● **Supplied entries**:
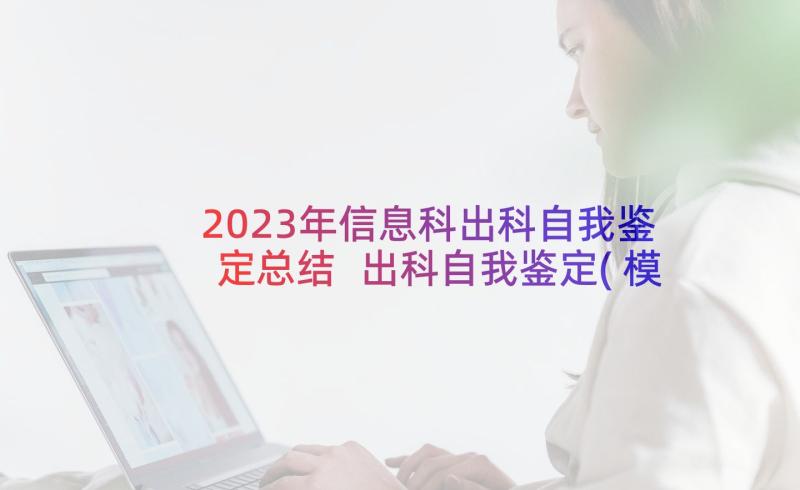 2023年信息科出科自我鉴定总结 出科自我鉴定(模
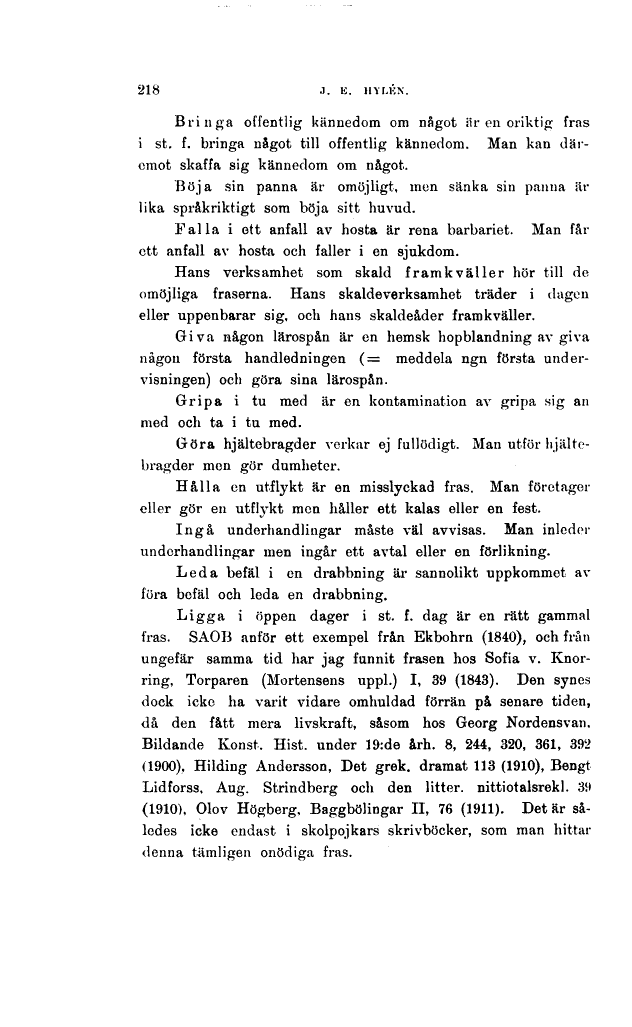 218 J. E. HYLÉN.

Bringa offentlig kännedom om något är en oriktig fras i st. f. bringa något till offentlig kännedom. Man kan däremot skaffa sig kännedom om något.

Böja sin panna är omöjligt, men sänka sin panna är lika språkriktigt som böja sitt huvud.

Falla i ett anfall av hosta är rena barbariet. Man får ett anfall av hosta och faller i en sjukdom.

Hans verksamhet som skald framkväller hör till de omöjliga fraserna. Hans skaldeverksamhet träder i dagen eller uppenbarar sig, och hans skaldeåder framkväller.

Giva någon lärospån är en hemsk hopblandning av giva någon första handledningen (= meddela ngn första undervisningen) och göra sina lärospån.

Gripa i tu med är en kontamination av gripa sig an med och ta i tu med.

Göra hjältebragder verkar ej fullödigt. Man utför hjältebragder men gör dumheter.

Hålla en utflykt är en misslyckad fras. Man företager eller gör en utflykt men håller ett kalas eller en fest.

Ingå underhandlingar måste väl avvisas. Man inleder underhandlingar men ingår ett avtal eller en förlikning.

Leda befäl i en drabbning är sannolikt uppkommet av föra befäl och leda en drabbning.

Ligga i öppen dager i st. f. dag är en rätt gammal fras. SAOB anför ett exempel från Ekbohrn (1840), och från ungefär samma tid har jag funnit frasen hos Sofia v. Knorring, Torparen (Mortensens uppl.) I, 39 (1843). Den synes dock icke ha varit vidare omhuldad förrän på senare tiden, då den fått mera livskraft, såsom hos Georg Nordensvan, Bildande Konst. Hist. under 19:de årh. 8, 244, 320, 361, 392 (1900), Hilding Andersson, Det grek. dramat 113 (1910), Bengt Lidforss, Aug. Strindberg och den litter. nittiotalsrekl. 39 (1910), Olov Högberg, Baggbölingar II, 76 (1911). Det är således icke endast i skolpojkars skrivböcker, som man hittar denna tämligen onödiga fras.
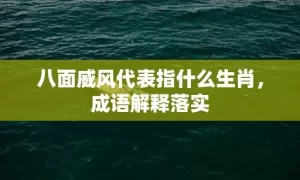 八面威风代表指什么生肖，成语解释落实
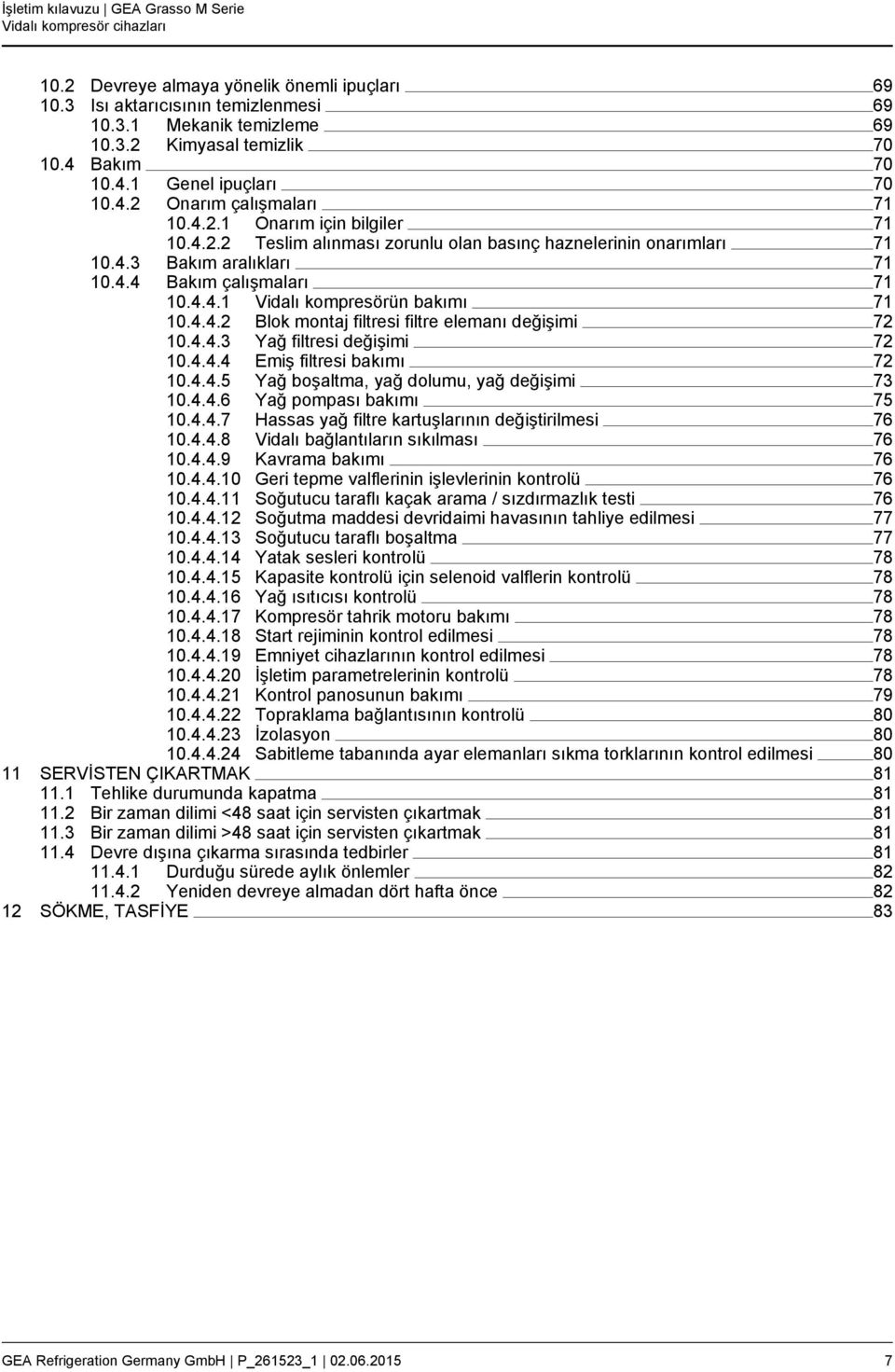 İşletim kılavuzu | GEA Grasso M Serie
Vidalı kompresör cihazları

10.2 Devreye almaya yönelik önemli ipuçları 69
10.3 Isı aktarıcısının temizlenmesi 69
10.3.1 Mekanik temizleme 69
10.3.2 Kimyasal temizlik 70
10.4 Bakım 70
10.4.1 Genel ipuçları 70
10.4.2 Onarım çalışmaları 71
10.4.2.1 Onarım için bilgiler 71
10.4.2.2 Teslim alınması zorunlu olan basınç haznelerinin onarımları 71
10.4.3 Bakım aralıkları 71
10.4.4 Bakım çalışmaları 71
10.4.4.1 Vidalı kompresörün bakımı 71
10.4.4.2 Blok montaj filtresi filtre elemanı değişimi 72
10.4.4.3 Yağ filtresi değişimi 72
10.4.4.4 Emiş filtresi bakımı 72
10.4.4.5 Yağ boşaltma, yağ dolumu, yağ değişimi 73
10.4.4.6 Yağ pompası bakımı 75
10.4.4.7 Hassas yağ filtre kartuşlarının değiştirilmesi 76
10.4.4.8 Vidalı bağlantıların sıkılması 76
10.4.4.9 Kavrama bakımı 76
10.4.4.10 Geri tepme valflerinin işlevlerinin kontrolü 76
10.4.4.11 Soğutucu taraflı kaçak arama / sızdırmazlık testi 76
10.4.4.12 Soğutma maddesi devridaimi havasının tahliye edilmesi 77
10.4.4.13 Soğutucu taraflı boşaltma 77
10.4.4.14 Yatak sesleri kontrolü 78
10.4.4.15 Kapasite kontrolü için selenoid valflerin kontrolü 78
10.4.4.16 Yağ ısıtıcısı kontrolü 78
10.4.4.17 Kompresör tahrik motoru bakımı 78
10.4.4.18 Start rejiminin kontrol edilmesi 78
10.4.4.19 Emniyet cihazlarının kontrol edilmesi 78
10.4.4.20 İşletim parametrelerinin kontrolü 78
10.4.4.21 Kontrol panosunun bakımı 79
10.4.4.22 Topraklama bağlantısının kontrolü 80
10.4.4.23 İzolasyon 80
10.4.4.24 Sabitleme tabanında ayar elemanları sıkma torklarının kontrol edilmesi 80
11 SERVİSTEN ÇIKARTMAK 81
11.1 Tehlike durumunda kapatma 81
11.2 Bir zaman dilimi <48 saat için servisten çıkartmak 81
11.3 Bir zaman dilimi >48 saat için servisten çıkartmak 81
11.4 Devre dışına çıkarma sırasında tedbirler 81
11.4.1 Durduğu sürede aylık önlemler 82
11.4.2 Yeniden devreye almadan dört hafta önce 82
12 SÖKME, TASFİYE 83

GEA Refrigeration Germany GmbH | P_261523_1 | 02.06.2015 7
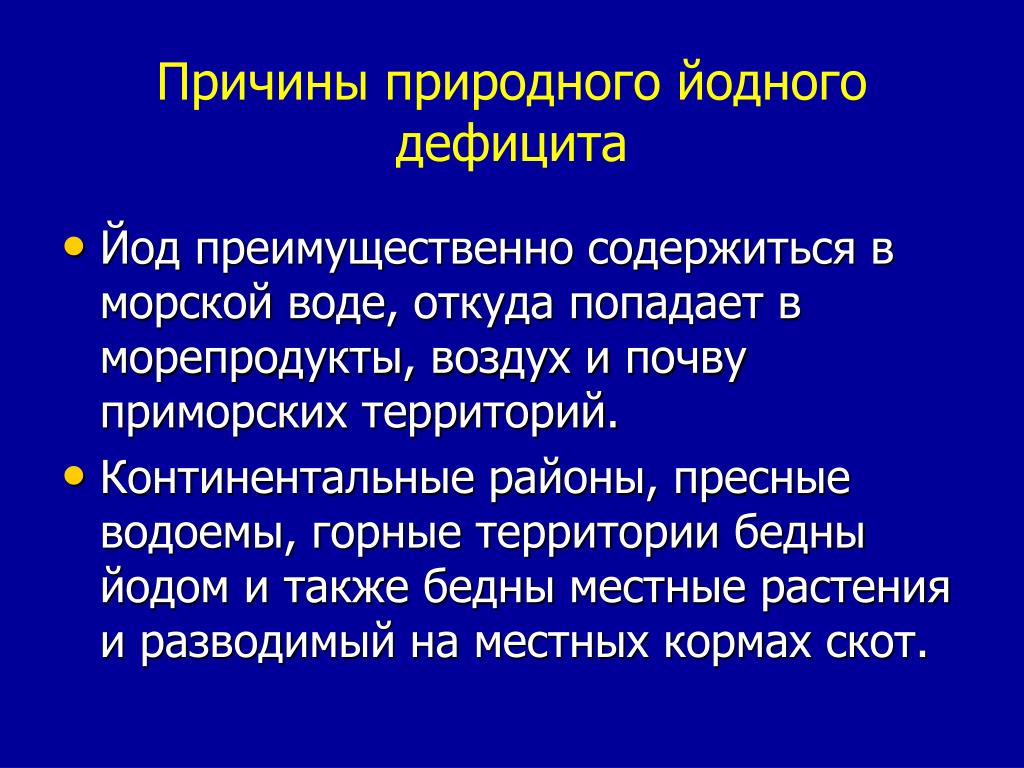 Причины природного йодного дефицита

• Йод преимущественно содержиться в морской воде, откуда попадает в морепродукты, воздух и почву приморских территорий.

• Континентальные районы, пресные водоемы, горные территории бедны йодом и также бедны местные растения и разводимый на местных кормах скот.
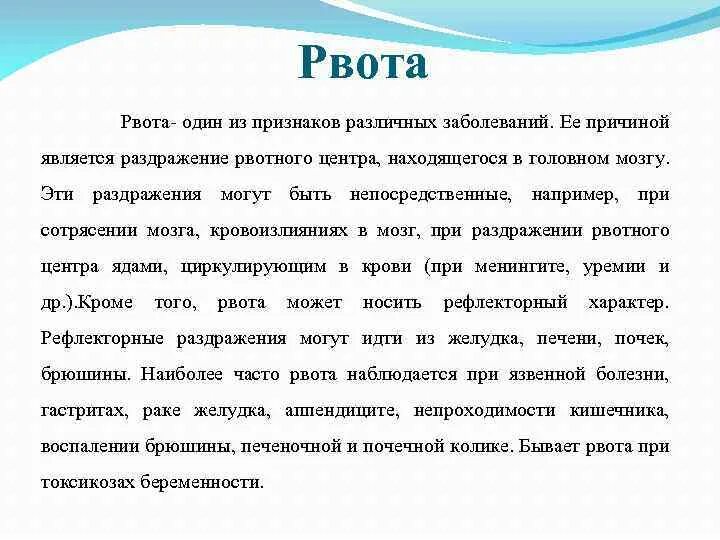 Рвота

Рвота- один из признаков различных заболеваний. Ее причиной является раздражение рвотного центра, находящегося в головном мозгу. Эти раздражения могут быть непосредственные, например, при сотрясении мозга, кровоизлияниях в мозг, при раздражении рвотного центра ядами, циркулирующим в крови (при менингите, уремии и др.).Кроме того, рвота может носить рефлекторный характер. Рефлекторные раздражения могут идти из желудка, печени, почек, брюшины. Наиболее часто рвота наблюдается при язвенной болезни, гастритах, раке желудка, аппендиците, непроходимости кишечника, воспалении брюшины, печеночной и почечной колике. Бывает рвота при токсикозах беременности.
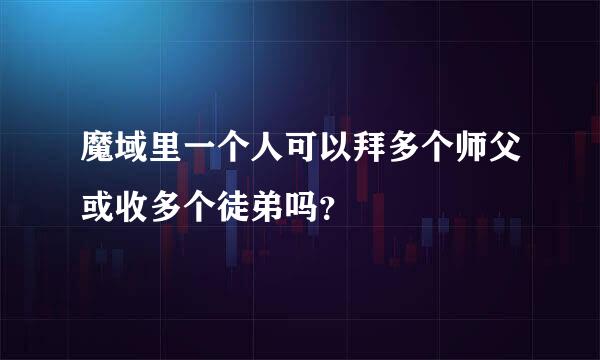 魔域里一个人可以拜多个师父或收多个徒弟吗?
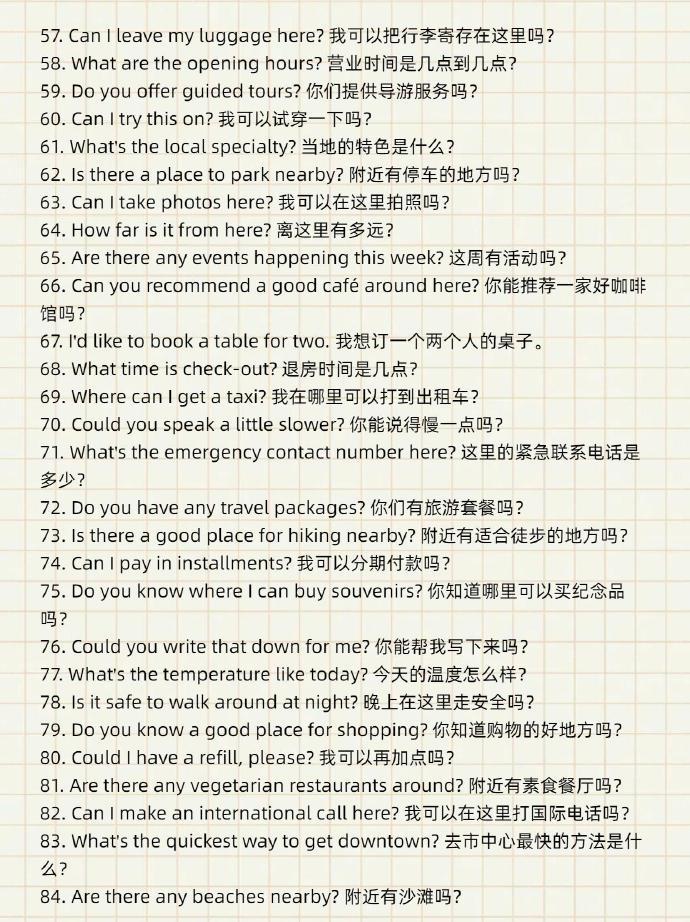 57. Can I leave my luggage here? 我可以把行李寄存在这里吗？
58. What are the opening hours? 营业时间是几点到几点？
59. Do you offer guided tours? 你们提供导游服务吗？
60. Can I try this on? 我可以试穿一下吗？
61. What's the local specialty? 当地的特色是什么？
62. Is there a place to park nearby? 附近有停车的地方吗？
63. Can I take photos here? 我可以在这里拍照吗？
64. How far is it from here? 离这里有多远？
65. Are there any events happening this week? 这周有活动吗？
66. Can you recommend a good café around here? 你能推荐一家好咖啡馆吗？
67. I'd like to book a table for two. 我想订一个两个人的桌子。
68. What time is check-out? 退房时间是几点？
69. Where can I get a taxi? 我在哪里可以打到出租车？
70. Could you speak a little slower? 你能说得慢一点吗？
71. What's the emergency contact number here? 这里的紧急联系电话是多少？
72. Do you have any travel packages? 你们有旅游套餐吗？
73. Is there a good place for hiking nearby? 附近有适合徒步的地方吗？
74. Can I pay in installments? 我可以分期付款吗？
75. Do you know where I can buy souvenirs? 你知道哪里可以买纪念品吗？
76. Could you write that down for me? 你能帮我写下来吗？
77. What's the temperature like today? 今天的温度怎么样？
78. Is it safe to walk around at night? 晚上在这里走安全吗？
79. Do you know a good place for shopping? 你知道购物的好地方吗？
80. Could I have a refill, please? 我可以再加点吗？
81. Are there any vegetarian restaurants around? 附近有素食餐厅吗？
82. Can I make an international call here? 我可以在这里打国际电话吗？
83. What's the quickest way to get downtown? 去市中心最快的方法是什么？
84. Are there any beaches nearby? 附近有沙滩吗？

● **Task objective**: Print every entry above again without changing a word, and omit the pictures.

● **Answer to the exercise**:
 2023年信息科出科自我鉴定总结 出科自我鉴定(模
 218 J. E. HYLÉN.

Bringa offentlig kännedom om något är en oriktig fras i st. f. bringa något till offentlig kännedom. Man kan däremot skaffa sig kännedom om något.

Böja sin panna är omöjligt, men sänka sin panna är lika språkriktigt som böja sitt huvud.

Falla i ett anfall av hosta är rena barbariet. Man får ett anfall av hosta och faller i en sjukdom.

Hans verksamhet som skald framkväller hör till de omöjliga fraserna. Hans skaldeverksamhet träder i dagen eller uppenbarar sig, och hans skaldeåder framkväller.

Giva någon lärospån är en hemsk hopblandning av giva någon första handledningen (= meddela ngn första undervisningen) och göra sina lärospån.

Gripa i tu med är en kontamination av gripa sig an med och ta i tu med.

Göra hjältebragder verkar ej fullödigt. Man utför hjältebragder men gör dumheter.

Hålla en utflykt är en misslyckad fras. Man företager eller gör en utflykt men håller ett kalas eller en fest.

Ingå underhandlingar måste väl avvisas. Man inleder underhandlingar men ingår ett avtal eller en förlikning.

Leda befäl i en drabbning är sannolikt uppkommet av föra befäl och leda en drabbning.

Ligga i öppen dager i st. f. dag är en rätt gammal fras. SAOB anför ett exempel från Ekbohrn (1840), och från ungefär samma tid har jag funnit frasen hos Sofia v. Knorring, Torparen (Mortensens uppl.) I, 39 (1843). Den synes dock icke ha varit vidare omhuldad förrän på senare tiden, då den fått mera livskraft, såsom hos Georg Nordensvan, Bildande Konst. Hist. under 19:de årh. 8, 244, 320, 361, 392 (1900), Hilding Andersson, Det grek. dramat 113 (1910), Bengt Lidforss, Aug. Strindberg och den litter. nittiotalsrekl. 39 (1910), Olov Högberg, Baggbölingar II, 76 (1911). Det är således icke endast i skolpojkars skrivböcker, som man hittar denna tämligen onödiga fras.
 八面威风代表指什么生肖，成语解释落实
 İşletim kılavuzu | GEA Grasso M Serie
Vidalı kompresör cihazları

10.2 Devreye almaya yönelik önemli ipuçları 69
10.3 Isı aktarıcısının temizlenmesi 69
10.3.1 Mekanik temizleme 69
10.3.2 Kimyasal temizlik 70
10.4 Bakım 70
10.4.1 Genel ipuçları 70
10.4.2 Onarım çalışmaları 71
10.4.2.1 Onarım için bilgiler 71
10.4.2.2 Teslim alınması zorunlu olan basınç haznelerinin onarımları 71
10.4.3 Bakım aralıkları 71
10.4.4 Bakım çalışmaları 71
10.4.4.1 Vidalı kompresörün bakımı 71
10.4.4.2 Blok montaj filtresi filtre elemanı değişimi 72
10.4.4.3 Yağ filtresi değişimi 72
10.4.4.4 Emiş filtresi bakımı 72
10.4.4.5 Yağ boşaltma, yağ dolumu, yağ değişimi 73
10.4.4.6 Yağ pompası bakımı 75
10.4.4.7 Hassas yağ filtre kartuşlarının değiştirilmesi 76
10.4.4.8 Vidalı bağlantıların sıkılması 76
10.4.4.9 Kavrama bakımı 76
10.4.4.10 Geri tepme valflerinin işlevlerinin kontrolü 76
10.4.4.11 Soğutucu taraflı kaçak arama / sızdırmazlık testi 76
10.4.4.12 Soğutma maddesi devridaimi havasının tahliye edilmesi 77
10.4.4.13 Soğutucu taraflı boşaltma 77
10.4.4.14 Yatak sesleri kontrolü 78
10.4.4.15 Kapasite kontrolü için selenoid valflerin kontrolü 78
10.4.4.16 Yağ ısıtıcısı kontrolü 78
10.4.4.17 Kompresör tahrik motoru bakımı 78
10.4.4.18 Start rejiminin kontrol edilmesi 78
10.4.4.19 Emniyet cihazlarının kontrol edilmesi 78
10.4.4.20 İşletim parametrelerinin kontrolü 78
10.4.4.21 Kontrol panosunun bakımı 79
10.4.4.22 Topraklama bağlantısının kontrolü 80
10.4.4.23 İzolasyon 80
10.4.4.24 Sabitleme tabanında ayar elemanları sıkma torklarının kontrol edilmesi 80
11 SERVİSTEN ÇIKARTMAK 81
11.1 Tehlike durumunda kapatma 81
11.2 Bir zaman dilimi <48 saat için servisten çıkartmak 81
11.3 Bir zaman dilimi >48 saat için servisten çıkartmak 81
11.4 Devre dışına çıkarma sırasında tedbirler 81
11.4.1 Durduğu sürede aylık önlemler 82
11.4.2 Yeniden devreye almadan dört hafta önce 82
12 SÖKME, TASFİYE 83

GEA Refrigeration Germany GmbH | P_261523_1 | 02.06.2015 7
 Причины природного йодного дефицита

• Йод преимущественно содержиться в морской воде, откуда попадает в морепродукты, воздух и почву приморских территорий.

• Континентальные районы, пресные водоемы, горные территории бедны йодом и также бедны местные растения и разводимый на местных кормах скот.
 Рвота

Рвота- один из признаков различных заболеваний. Ее причиной является раздражение рвотного центра, находящегося в головном мозгу. Эти раздражения могут быть непосредственные, например, при сотрясении мозга, кровоизлияниях в мозг, при раздражении рвотного центра ядами, циркулирующим в крови (при менингите, уремии и др.).Кроме того, рвота может носить рефлекторный характер. Рефлекторные раздражения могут идти из желудка, печени, почек, брюшины. Наиболее часто рвота наблюдается при язвенной болезни, гастритах, раке желудка, аппендиците, непроходимости кишечника, воспалении брюшины, печеночной и почечной колике. Бывает рвота при токсикозах беременности.
 魔域里一个人可以拜多个师父或收多个徒弟吗?
 57. Can I leave my luggage here? 我可以把行李寄存在这里吗？
58. What are the opening hours? 营业时间是几点到几点？
59. Do you offer guided tours? 你们提供导游服务吗？
60. Can I try this on? 我可以试穿一下吗？
61. What's the local specialty? 当地的特色是什么？
62. Is there a place to park nearby? 附近有停车的地方吗？
63. Can I take photos here? 我可以在这里拍照吗？
64. How far is it from here? 离这里有多远？
65. Are there any events happening this week? 这周有活动吗？
66. Can you recommend a good café around here? 你能推荐一家好咖啡馆吗？
67. I'd like to book a table for two. 我想订一个两个人的桌子。
68. What time is check-out? 退房时间是几点？
69. Where can I get a taxi? 我在哪里可以打到出租车？
70. Could you speak a little slower? 你能说得慢一点吗？
71. What's the emergency contact number here? 这里的紧急联系电话是多少？
72. Do you have any travel packages? 你们有旅游套餐吗？
73. Is there a good place for hiking nearby? 附近有适合徒步的地方吗？
74. Can I pay in installments? 我可以分期付款吗？
75. Do you know where I can buy souvenirs? 你知道哪里可以买纪念品吗？
76. Could you write that down for me? 你能帮我写下来吗？
77. What's the temperature like today? 今天的温度怎么样？
78. Is it safe to walk around at night? 晚上在这里走安全吗？
79. Do you know a good place for shopping? 你知道购物的好地方吗？
80. Could I have a refill, please? 我可以再加点吗？
81. Are there any vegetarian restaurants around? 附近有素食餐厅吗？
82. Can I make an international call here? 我可以在这里打国际电话吗？
83. What's the quickest way to get downtown? 去市中心最快的方法是什么？
84. Are there any beaches nearby? 附近有沙滩吗？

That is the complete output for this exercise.